Waldschule (Wiener Neustadt)

Hauptgebäude der Waldschule (2013)

Die Waldschule im Föhrenwald wurde 1919 für die unterernährten Kinder der Stadt Wiener Neustadt gegründet und dient heute als heilpädagogische Schule für körperbehinderte Kinder. Angegliedert ist ein Heim für medizinisch-therapeutische Rehabilitation.

Die Hungerdemonstration der Frauen im März 1919

Nach dem Ersten Weltkrieg am Anfang der Ersten Republik Österreich war der provisorische Bürgermeister Anton Ofenböck am 26. März 1919 mit einem Streik zu Lohnforderungen der Lokomotivführer und Heizer der Südbahn konfrontiert.
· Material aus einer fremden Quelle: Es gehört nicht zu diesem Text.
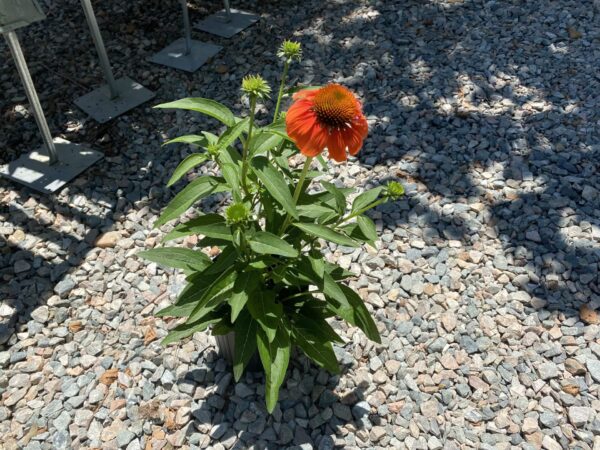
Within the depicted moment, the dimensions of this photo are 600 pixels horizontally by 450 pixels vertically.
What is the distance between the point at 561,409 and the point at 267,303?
1448mm

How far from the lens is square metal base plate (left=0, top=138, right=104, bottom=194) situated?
3510 mm

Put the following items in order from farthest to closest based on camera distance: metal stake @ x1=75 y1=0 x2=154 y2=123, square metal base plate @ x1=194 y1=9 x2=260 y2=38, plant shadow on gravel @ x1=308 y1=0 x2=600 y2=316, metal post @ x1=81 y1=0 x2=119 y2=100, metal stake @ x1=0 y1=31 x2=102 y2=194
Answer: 1. square metal base plate @ x1=194 y1=9 x2=260 y2=38
2. metal stake @ x1=75 y1=0 x2=154 y2=123
3. metal post @ x1=81 y1=0 x2=119 y2=100
4. metal stake @ x1=0 y1=31 x2=102 y2=194
5. plant shadow on gravel @ x1=308 y1=0 x2=600 y2=316

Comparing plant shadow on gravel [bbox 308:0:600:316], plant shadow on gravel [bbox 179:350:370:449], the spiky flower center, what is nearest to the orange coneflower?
the spiky flower center

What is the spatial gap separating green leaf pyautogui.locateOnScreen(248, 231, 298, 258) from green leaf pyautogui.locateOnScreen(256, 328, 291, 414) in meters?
0.34

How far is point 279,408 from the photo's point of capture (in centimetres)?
238

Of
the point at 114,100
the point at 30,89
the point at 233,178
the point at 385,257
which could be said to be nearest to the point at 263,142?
the point at 233,178

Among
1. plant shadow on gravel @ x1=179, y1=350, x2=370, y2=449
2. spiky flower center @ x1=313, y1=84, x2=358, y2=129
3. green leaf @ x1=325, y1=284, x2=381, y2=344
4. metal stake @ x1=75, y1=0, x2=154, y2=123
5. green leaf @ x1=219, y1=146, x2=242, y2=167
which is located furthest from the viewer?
metal stake @ x1=75, y1=0, x2=154, y2=123

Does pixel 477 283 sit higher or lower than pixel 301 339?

Der Staatssekretär für Heereswesen Julius Deutsch und der Vizebürgermeister und Lokomotivführer Josef Püchler waren direkt in die Streikversammlungen der Eisenbahner eingebunden, konnten den Streik aber nicht verhindern. In der Folge wurden die Lohnforderungen teilweise erfüllt.
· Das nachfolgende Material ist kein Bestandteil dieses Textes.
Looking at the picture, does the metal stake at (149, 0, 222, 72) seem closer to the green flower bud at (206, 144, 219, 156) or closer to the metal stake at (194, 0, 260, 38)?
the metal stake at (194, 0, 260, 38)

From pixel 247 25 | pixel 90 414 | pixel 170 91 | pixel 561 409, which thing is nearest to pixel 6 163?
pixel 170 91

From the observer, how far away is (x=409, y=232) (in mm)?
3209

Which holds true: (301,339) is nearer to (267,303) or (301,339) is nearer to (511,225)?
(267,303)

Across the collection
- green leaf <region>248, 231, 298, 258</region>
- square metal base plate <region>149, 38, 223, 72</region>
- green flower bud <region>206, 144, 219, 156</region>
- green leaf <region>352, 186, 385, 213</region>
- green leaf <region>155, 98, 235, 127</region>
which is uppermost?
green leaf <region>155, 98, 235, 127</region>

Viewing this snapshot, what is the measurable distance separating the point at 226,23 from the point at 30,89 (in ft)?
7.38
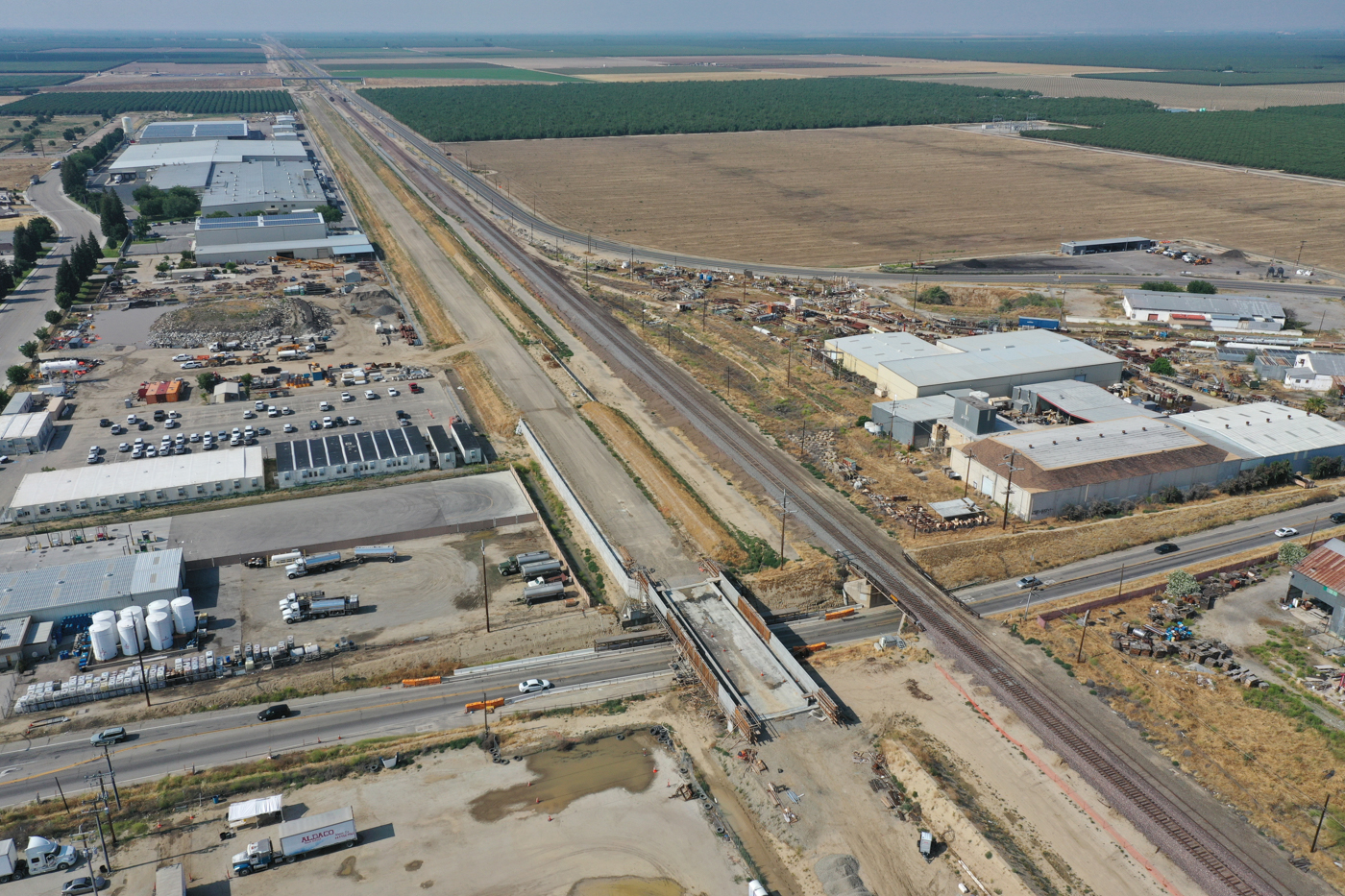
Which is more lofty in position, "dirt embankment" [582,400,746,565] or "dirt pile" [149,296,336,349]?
"dirt pile" [149,296,336,349]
Diese drei Eingangssätze werden deshalb erwähnt, weil am 28. März 1919 die Frauen von Wiener Neustadt am Hauptplatz eine Hungerdemonstration abhielten. Denn der Lebensmittelmarkt am Hauptplatz war unversorgt und leer. Damit erzwangen die Frauen, dass Bürgermeister Ofenböck mit den Frauen am selben Tag den Schlachthof der Stadtgemeinde nach Lebensmitteln durchsuchte. Aber auch im Schlachthof wurden keine Lebensmittel gefunden. Daraufhin wurde vom Wiener Neustädter Arbeiter- und Soldatenrat und von der Volkswehr der Stadt entschieden, dass die Geschäfte der Stadt Mehl und Kartoffeln zwangsweise und sofort zu einem niedrigeren Preis verkaufen müssen. Damit trat ein Beruhigung der Situation ein. Daraufhin wurde ein Ernährungsdirektorium gegründet, dem Bürgermeister Ofenböck, seine beiden Stellvertreter, vier weitere Stadträte und vier Vertreter des Arbeiter- und Soldatenrates angehörten.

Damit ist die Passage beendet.